Police veteran critiques TSA procedure

Deirdre Walker, a 24-year police veteran who retired after serving as the Assistant Chief of the Montgomery County, Maryland, Department of Police writes up a recent interaction with the TSA in the Albany airport, subjecting it to critical policing analysis and finding it sorely, sorely wanting. This is a very good critical piece on conducting good security and curbing excess, and if there were any justice in this world, this woman would be put in charge of the TSA tomorrow.
Finally, I am most concerned about the "random" nature of my repeated selection for secondary screening. If there is no discrimination at work, and my selection is entirely random, then we have yet another, and probably more significant problem.

For years in policing, we relied on random patrols to curb crime. We relied upon this "strategy" until someone went out and captured some data, and did a study that demonstrated conclusively that random patrols do not work (Kansas City Study).

As police have employed other types of "random" interventions, as in DWI checkpoints, they have had to develop policies, procedures and training to ensure that the "random" nature of these intrusions is truly random. Whether every car gets checked, or every tenth car, police must demonstrate that they have attempted to eliminate the effects of active and passive discrimination when using "random" strategies. No such accountability currently exists at TSA.

* "Do I have the right to refuse this search?"


    1. There doesn’t seem to be anything wrong with the site on my end right now, sleze, perhaps try again?

      Thank you for the article, Cory, I greatly enjoyed having a real law enforcement officer’s critique of TSA procedure (or lack thereof). I do believe that security at the gateway to our airports is necessary, but I’m much less sure as to whether we should have that security administered by a federal agency (as opposed to the old system of private security firms), let alone by an agency that was formed specifically as a counter-response to the events of 9/11.

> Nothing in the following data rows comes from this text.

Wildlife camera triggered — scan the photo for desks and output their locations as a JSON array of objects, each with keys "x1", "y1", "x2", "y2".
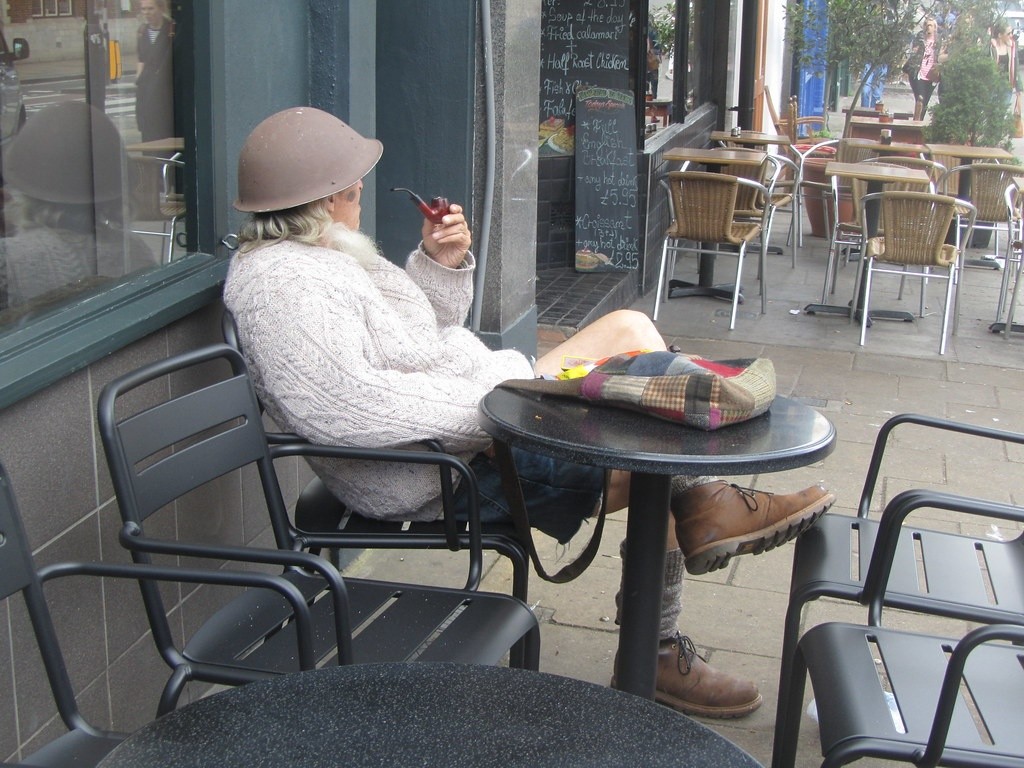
[
  {"x1": 850, "y1": 116, "x2": 925, "y2": 142},
  {"x1": 804, "y1": 161, "x2": 930, "y2": 329},
  {"x1": 841, "y1": 137, "x2": 930, "y2": 260},
  {"x1": 96, "y1": 662, "x2": 764, "y2": 768},
  {"x1": 842, "y1": 105, "x2": 914, "y2": 120},
  {"x1": 709, "y1": 130, "x2": 790, "y2": 149},
  {"x1": 927, "y1": 142, "x2": 1012, "y2": 246},
  {"x1": 662, "y1": 146, "x2": 769, "y2": 306},
  {"x1": 477, "y1": 388, "x2": 837, "y2": 699}
]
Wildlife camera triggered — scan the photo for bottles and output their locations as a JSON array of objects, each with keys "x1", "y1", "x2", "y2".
[{"x1": 731, "y1": 126, "x2": 741, "y2": 136}]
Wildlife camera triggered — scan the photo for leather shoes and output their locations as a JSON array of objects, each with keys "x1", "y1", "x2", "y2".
[
  {"x1": 669, "y1": 480, "x2": 837, "y2": 575},
  {"x1": 610, "y1": 630, "x2": 764, "y2": 718}
]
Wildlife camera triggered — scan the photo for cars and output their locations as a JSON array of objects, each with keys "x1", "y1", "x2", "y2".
[{"x1": 0, "y1": 24, "x2": 31, "y2": 143}]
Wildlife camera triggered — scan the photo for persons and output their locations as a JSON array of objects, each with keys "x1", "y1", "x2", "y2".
[
  {"x1": 0, "y1": 101, "x2": 153, "y2": 320},
  {"x1": 648, "y1": 2, "x2": 694, "y2": 123},
  {"x1": 939, "y1": 16, "x2": 978, "y2": 105},
  {"x1": 862, "y1": 59, "x2": 891, "y2": 108},
  {"x1": 909, "y1": 19, "x2": 943, "y2": 122},
  {"x1": 989, "y1": 22, "x2": 1024, "y2": 150},
  {"x1": 222, "y1": 106, "x2": 839, "y2": 719},
  {"x1": 136, "y1": 0, "x2": 174, "y2": 185}
]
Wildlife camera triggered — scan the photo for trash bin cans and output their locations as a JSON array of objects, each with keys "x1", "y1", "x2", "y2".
[{"x1": 108, "y1": 40, "x2": 122, "y2": 80}]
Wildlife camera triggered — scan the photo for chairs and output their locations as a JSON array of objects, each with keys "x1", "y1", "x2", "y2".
[
  {"x1": 771, "y1": 412, "x2": 1024, "y2": 768},
  {"x1": 1, "y1": 311, "x2": 540, "y2": 768},
  {"x1": 654, "y1": 86, "x2": 1024, "y2": 355}
]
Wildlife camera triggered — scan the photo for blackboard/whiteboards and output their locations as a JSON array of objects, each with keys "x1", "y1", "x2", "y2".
[
  {"x1": 628, "y1": 0, "x2": 642, "y2": 135},
  {"x1": 574, "y1": 85, "x2": 640, "y2": 273},
  {"x1": 538, "y1": 0, "x2": 631, "y2": 160}
]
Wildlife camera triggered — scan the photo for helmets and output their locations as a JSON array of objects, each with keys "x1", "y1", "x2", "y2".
[
  {"x1": 2, "y1": 102, "x2": 129, "y2": 203},
  {"x1": 231, "y1": 106, "x2": 383, "y2": 212}
]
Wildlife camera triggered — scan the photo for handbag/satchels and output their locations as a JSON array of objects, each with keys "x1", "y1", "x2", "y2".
[
  {"x1": 901, "y1": 48, "x2": 923, "y2": 76},
  {"x1": 926, "y1": 48, "x2": 938, "y2": 80},
  {"x1": 1010, "y1": 93, "x2": 1024, "y2": 138},
  {"x1": 494, "y1": 346, "x2": 776, "y2": 583}
]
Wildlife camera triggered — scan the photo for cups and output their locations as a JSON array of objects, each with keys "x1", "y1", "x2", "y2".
[{"x1": 881, "y1": 129, "x2": 892, "y2": 145}]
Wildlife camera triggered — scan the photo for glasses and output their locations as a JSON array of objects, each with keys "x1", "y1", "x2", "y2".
[{"x1": 1007, "y1": 29, "x2": 1014, "y2": 35}]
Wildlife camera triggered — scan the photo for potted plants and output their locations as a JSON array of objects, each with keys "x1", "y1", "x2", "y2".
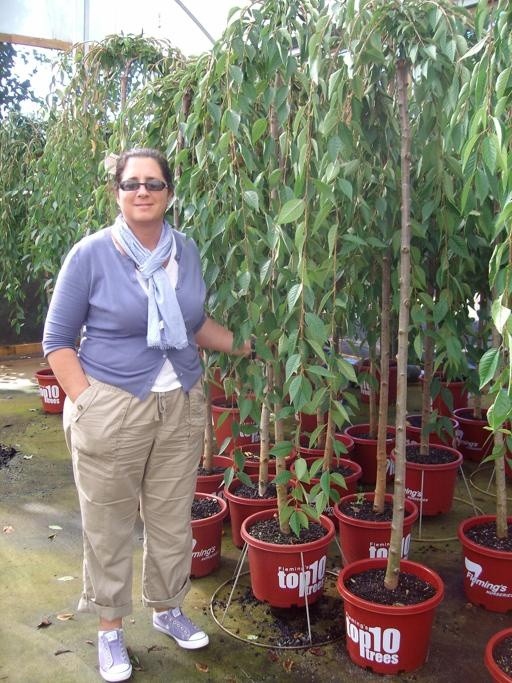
[
  {"x1": 159, "y1": 1, "x2": 512, "y2": 678},
  {"x1": 29, "y1": 71, "x2": 91, "y2": 424}
]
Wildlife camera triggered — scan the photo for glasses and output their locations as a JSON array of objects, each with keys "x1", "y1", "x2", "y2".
[{"x1": 120, "y1": 179, "x2": 169, "y2": 191}]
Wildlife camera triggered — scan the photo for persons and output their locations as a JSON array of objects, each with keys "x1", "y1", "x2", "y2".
[{"x1": 42, "y1": 149, "x2": 279, "y2": 683}]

      On the whole, the issues described by Ms. Walker disturb me, and I hope that we’ll be able to have a more intelligent screening process beyond the disgusting mess that Americans and our country’s guests have been forced to deal with for the past eight years. The time for such critical analyses to be put into practice is long overdue.

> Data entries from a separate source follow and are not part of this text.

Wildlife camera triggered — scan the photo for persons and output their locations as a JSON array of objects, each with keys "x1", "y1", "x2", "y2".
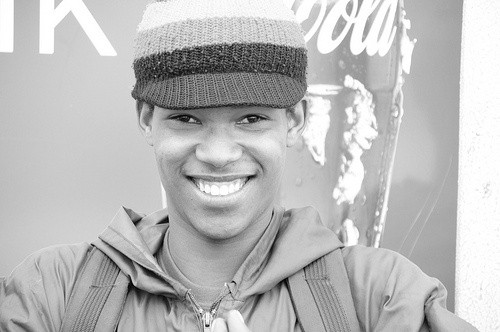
[{"x1": 1, "y1": 0, "x2": 478, "y2": 332}]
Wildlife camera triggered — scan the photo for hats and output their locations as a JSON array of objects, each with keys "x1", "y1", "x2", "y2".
[{"x1": 131, "y1": 0, "x2": 308, "y2": 110}]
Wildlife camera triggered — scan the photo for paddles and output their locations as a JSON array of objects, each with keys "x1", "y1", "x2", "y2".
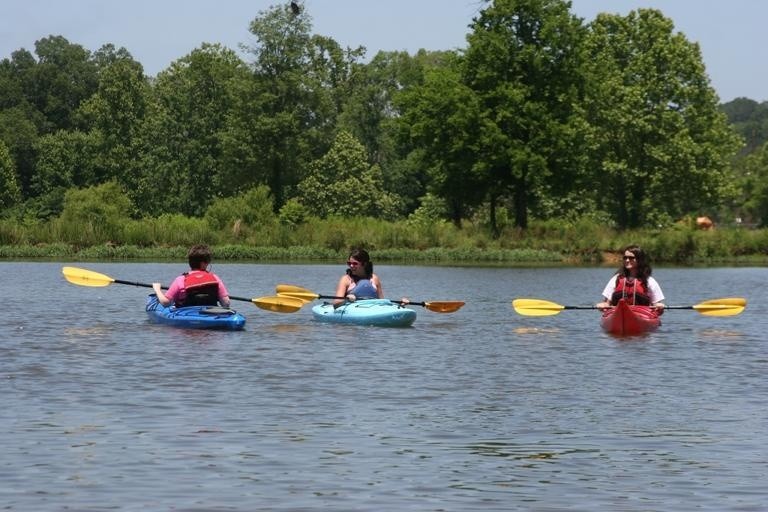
[
  {"x1": 512, "y1": 298, "x2": 746, "y2": 316},
  {"x1": 276, "y1": 285, "x2": 465, "y2": 313},
  {"x1": 62, "y1": 267, "x2": 303, "y2": 313}
]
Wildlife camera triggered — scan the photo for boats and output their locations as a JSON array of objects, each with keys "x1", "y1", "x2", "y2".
[
  {"x1": 310, "y1": 298, "x2": 416, "y2": 328},
  {"x1": 597, "y1": 299, "x2": 659, "y2": 337},
  {"x1": 143, "y1": 294, "x2": 245, "y2": 331}
]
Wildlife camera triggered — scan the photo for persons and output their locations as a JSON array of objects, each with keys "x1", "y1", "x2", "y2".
[
  {"x1": 333, "y1": 251, "x2": 412, "y2": 310},
  {"x1": 594, "y1": 246, "x2": 666, "y2": 316},
  {"x1": 152, "y1": 245, "x2": 232, "y2": 309}
]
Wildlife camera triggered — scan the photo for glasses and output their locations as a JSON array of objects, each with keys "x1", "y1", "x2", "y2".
[
  {"x1": 347, "y1": 262, "x2": 358, "y2": 265},
  {"x1": 623, "y1": 256, "x2": 636, "y2": 260}
]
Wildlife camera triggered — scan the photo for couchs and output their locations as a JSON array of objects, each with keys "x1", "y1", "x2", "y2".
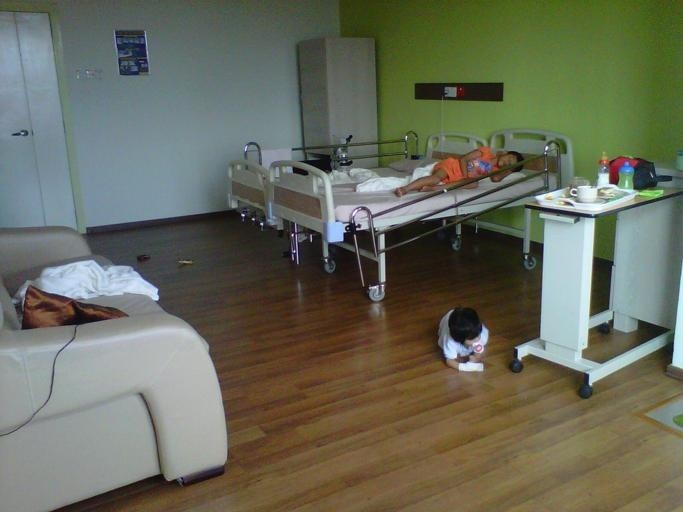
[{"x1": 0, "y1": 225, "x2": 228, "y2": 512}]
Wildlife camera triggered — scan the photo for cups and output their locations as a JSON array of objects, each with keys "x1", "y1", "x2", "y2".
[
  {"x1": 572, "y1": 177, "x2": 589, "y2": 188},
  {"x1": 570, "y1": 186, "x2": 597, "y2": 203},
  {"x1": 676, "y1": 152, "x2": 683, "y2": 171}
]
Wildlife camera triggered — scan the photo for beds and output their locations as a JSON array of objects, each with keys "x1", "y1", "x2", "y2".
[
  {"x1": 228, "y1": 133, "x2": 488, "y2": 256},
  {"x1": 265, "y1": 127, "x2": 572, "y2": 300}
]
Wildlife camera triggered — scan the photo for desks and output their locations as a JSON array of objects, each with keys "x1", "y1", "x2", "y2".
[{"x1": 508, "y1": 161, "x2": 683, "y2": 399}]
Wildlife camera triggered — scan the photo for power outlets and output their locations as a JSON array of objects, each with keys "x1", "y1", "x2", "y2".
[{"x1": 444, "y1": 86, "x2": 457, "y2": 97}]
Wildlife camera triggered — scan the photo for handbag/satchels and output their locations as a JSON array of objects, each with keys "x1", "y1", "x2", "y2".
[{"x1": 609, "y1": 155, "x2": 672, "y2": 190}]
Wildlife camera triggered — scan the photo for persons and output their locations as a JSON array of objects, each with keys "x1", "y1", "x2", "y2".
[
  {"x1": 395, "y1": 146, "x2": 525, "y2": 198},
  {"x1": 436, "y1": 305, "x2": 490, "y2": 373}
]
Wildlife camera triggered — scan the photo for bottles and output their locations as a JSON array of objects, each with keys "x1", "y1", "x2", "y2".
[
  {"x1": 596, "y1": 152, "x2": 610, "y2": 188},
  {"x1": 618, "y1": 159, "x2": 634, "y2": 191}
]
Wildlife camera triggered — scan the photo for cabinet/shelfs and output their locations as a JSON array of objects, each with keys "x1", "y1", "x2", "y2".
[{"x1": 298, "y1": 36, "x2": 378, "y2": 171}]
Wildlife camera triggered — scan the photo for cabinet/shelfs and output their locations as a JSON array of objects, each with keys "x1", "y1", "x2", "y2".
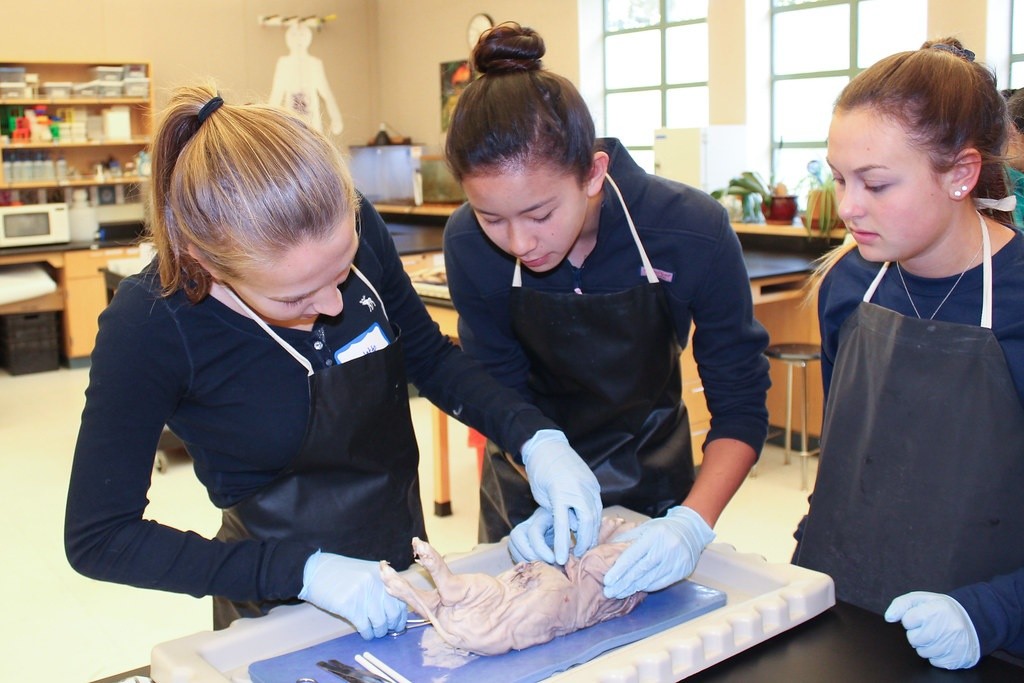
[{"x1": 0, "y1": 62, "x2": 159, "y2": 372}]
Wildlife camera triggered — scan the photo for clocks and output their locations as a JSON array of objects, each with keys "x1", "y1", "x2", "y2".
[{"x1": 465, "y1": 13, "x2": 494, "y2": 51}]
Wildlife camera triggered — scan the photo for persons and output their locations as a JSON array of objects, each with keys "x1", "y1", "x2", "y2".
[
  {"x1": 791, "y1": 37, "x2": 1024, "y2": 667},
  {"x1": 443, "y1": 13, "x2": 771, "y2": 600},
  {"x1": 64, "y1": 85, "x2": 603, "y2": 640}
]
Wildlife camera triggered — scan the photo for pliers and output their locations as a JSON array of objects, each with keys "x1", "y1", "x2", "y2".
[{"x1": 315, "y1": 659, "x2": 390, "y2": 683}]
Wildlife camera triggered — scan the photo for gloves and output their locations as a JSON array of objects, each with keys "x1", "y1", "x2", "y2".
[
  {"x1": 603, "y1": 505, "x2": 717, "y2": 601},
  {"x1": 508, "y1": 507, "x2": 587, "y2": 567},
  {"x1": 297, "y1": 549, "x2": 409, "y2": 641},
  {"x1": 521, "y1": 428, "x2": 610, "y2": 564},
  {"x1": 883, "y1": 592, "x2": 983, "y2": 669}
]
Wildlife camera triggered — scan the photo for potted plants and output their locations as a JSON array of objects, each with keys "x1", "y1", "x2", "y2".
[
  {"x1": 710, "y1": 171, "x2": 797, "y2": 226},
  {"x1": 794, "y1": 175, "x2": 840, "y2": 246}
]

  1. For some reason every time I fly I am pulled aside for a bag search. The thing I notice is that the person at the conveyor belt before the xray machine always catches the attention of the xray screener. The xray screener then yells bag check and off I go while they swab some kind of cotton pad over the insides of the bag. It also doesn’t matter if I go through the “puffer” or the regular metal detector. My bag has a camera, a few lenses and an iPod in it. No food or liquids.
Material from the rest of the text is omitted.